In a retrospective study, we compared the results of corrections in children with XHPR who had undergone treatment using either an Ilizarov device alone or a combined technique (Ilizarov fixator plus bioactive hydroxyapatite-coated FIN). The results of surgery were compared in short-term (2–6 months) and long-term (over 5 years) follow-up.
Applying the combined technique demonstrated a considerably lower duration of external fixation (87.4 days) than the external fixator technique alone (124.7 days), as well as a decrease in the number of infectious complications, an absence of secondary fragment displacement during correction, and no deformity at the osteotomy after frame removal. In most cases, at long-term follow-up, neither recurrence nor development of any deformity was observed. In children treated using the combined technique, no recurrent deformity appeared around the FIN left in situ. Nevertheless, some new deformities appeared, either in the distal femoral or proximal tibial metaphysis during residual spontaneous growth. These areas were no longer protected by the intramedullary nails. The bioactive layers prevented the migration of the nails at total weight-bearing and long-term follow-up.
We suggest the use of intramedullary nails coated with hydroxyapatite or another bioactive layer in patients with metabolic bone disorders and in cases where bone consolidation is compromised [33, 34, 35].
Disadvantages of the combined technique for limb lengthening and deformity correction [9, 14, 25, 29, 30, 31, 32, 33, 34, 35, 36]
The surgical procedure lasts 10–20 min longer.
In patients with congenital or acquired limb-length discrepancies, nail removal should be adequately planned. This usually requires a period of outpatient hospitalisation.

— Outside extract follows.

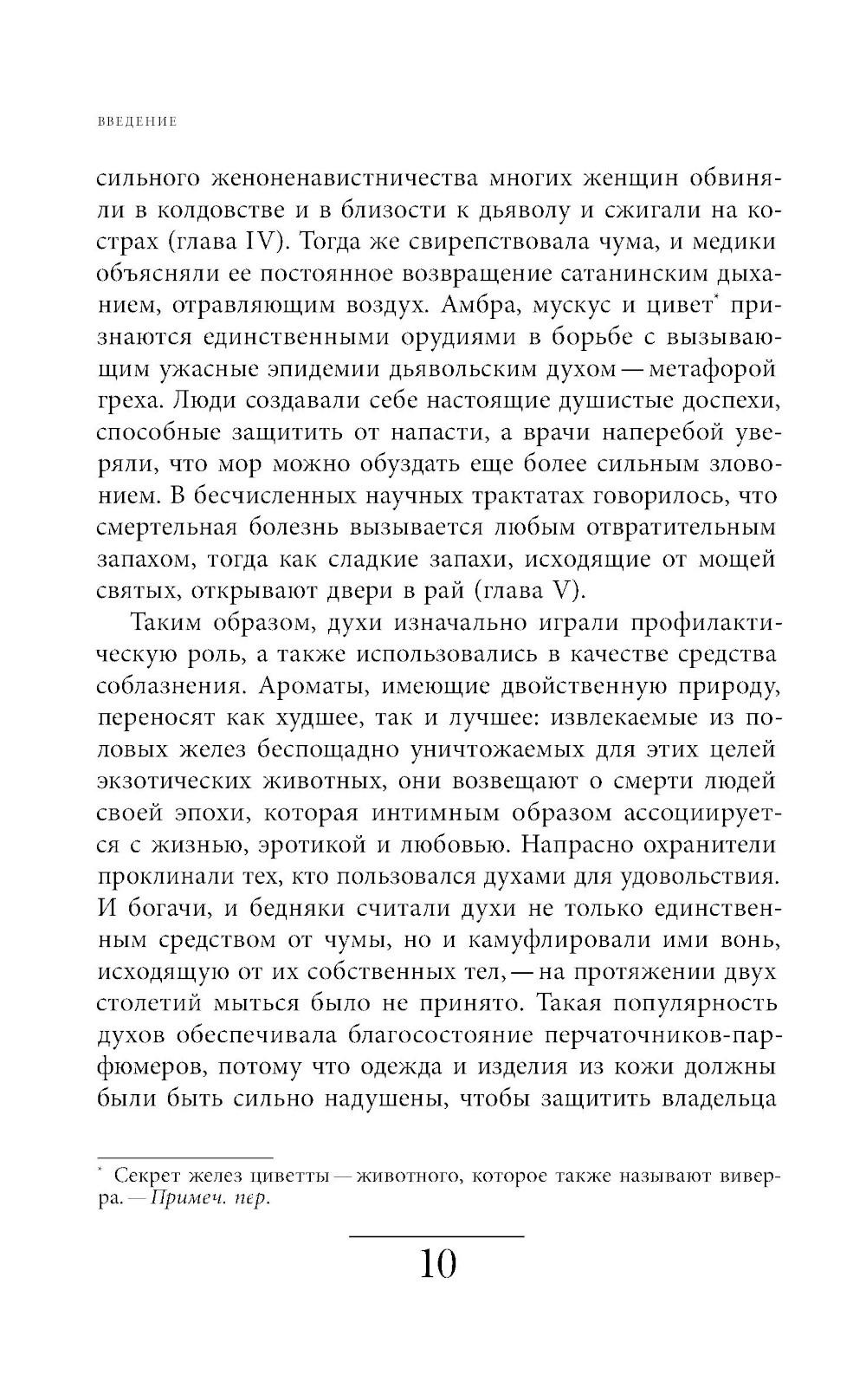 ВВЕДЕНИЕ

сильного женоненавистничества многих женщин обвиняли в колдовстве и в близости к дьяволу и сжигали на кострах (глава IV). Тогда же свирепствовала чума, и медики объясняли ее постоянное возвращение сатанинским дыханием, отравляющим воздух. Амбра, мускус и цивет* признаются единственными орудиями в борьбе с вызывающим ужасные эпидемии дьявольским духом — метафорой греха. Люди создавали себе настоящие душистые доспехи, способные защитить от напасти, а врачи наперебой уверяли, что мор можно обуздать еще более сильным зловонием. В бесчисленных научных трактатах говорилось, что смертельная болезнь вызывается любым отвратительным запахом, тогда как сладкие запахи, исходящие от мощей святых, открывают двери в рай (глава V).

Таким образом, духи изначально играли профилактическую роль, а также использовались в качестве средства соблазнения. Ароматы, имеющие двойственную природу, переносят как худшее, так и лучшее: извлекаемые из половых желез беспощадно уничтожаемых для этих целей экзотических животных, они возвещают о смерти людей своей эпохи, которая интимным образом ассоциируется с жизнью, эротикой и любовью. Напрасно охранители проклинали тех, кто пользовался духами для удовольствия. И богачи, и бедняки считали духи не только единственным средством от чумы, но и камуфлировали ими вонь, исходящую от их собственных тел, — на протяжении двух столетий мыться было не принято. Такая популярность духов обеспечивала благосостояние перчаточников-парфюмеров, потому что одежда и изделия из кожи должны были быть сильно надушены, чтобы защитить владельца

* Секрет желез циветты — животного, которое также называют виверра. — Примеч. пер.

10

- 3.Besides the general complications of surgery and anaesthesia, there are complications specifically related to the insertion or removal of FIN:
A prominent nail end, leading to irritation or perforation of the skin, due to insufficient trimming or external migration of the nail;
nerves or tendons rubbing the prominent end of a nail;
- Internal migration of nails in the medullary canal, due either to their insertion through the osteotomy (Fig. 6) or insufficient bending of their trailing ends;
- premature consolidation due to the stimulation of the regenerated bone area induced by the nail progressively sliding into the medullary canal (Fig. 7);
intramedullary nails become blocked against the wires or half-pins of the external fixator;
difficulty in maintaining an appropriate rate of distraction, when only one of the two forearm bones is fixed with a nail;
the external fixator is removed before the adequate bone consolidation—is essential to understand that FIN is not a stand-alone osteosynthesis procedure and it cannot ensure that there will be no secondary fractures or deformities when the quality of the regenerated bone is insufficient to allow the removal of the external fixator;
osteomyelitis related to FIN.
It may take surgeons some time to master the difficult technique of FIN using two nails.
Flexible intramedullary nailing (FIN) is a minimally invasive procedure which provides multiple advantages during limb lengthening and deformity correction using an external circular fixator. When correctly performed, FIN respects bone biology, which is mandatory for good healing.
The advantages of the combined technique (circular fixator plus FIN) for bone lengthening are a lower HI, a shorter distraction-consolidation time, the reduced rate of septic and bone complications, the ability to correct deformities gradually, the increased stability of bone fragments (no secondary translation during the lengthening) and, finally, the biomechanical benefits to the regenerated bone of the transition from partial to full weight-bearing during walking.
Using flexible intramedullary nails with a bioactive (e.g. hydroxyapatite) coating seems a promising treatment for complex limb deformities in metabolic bone disorders and in cases where bone consolidation is compromised.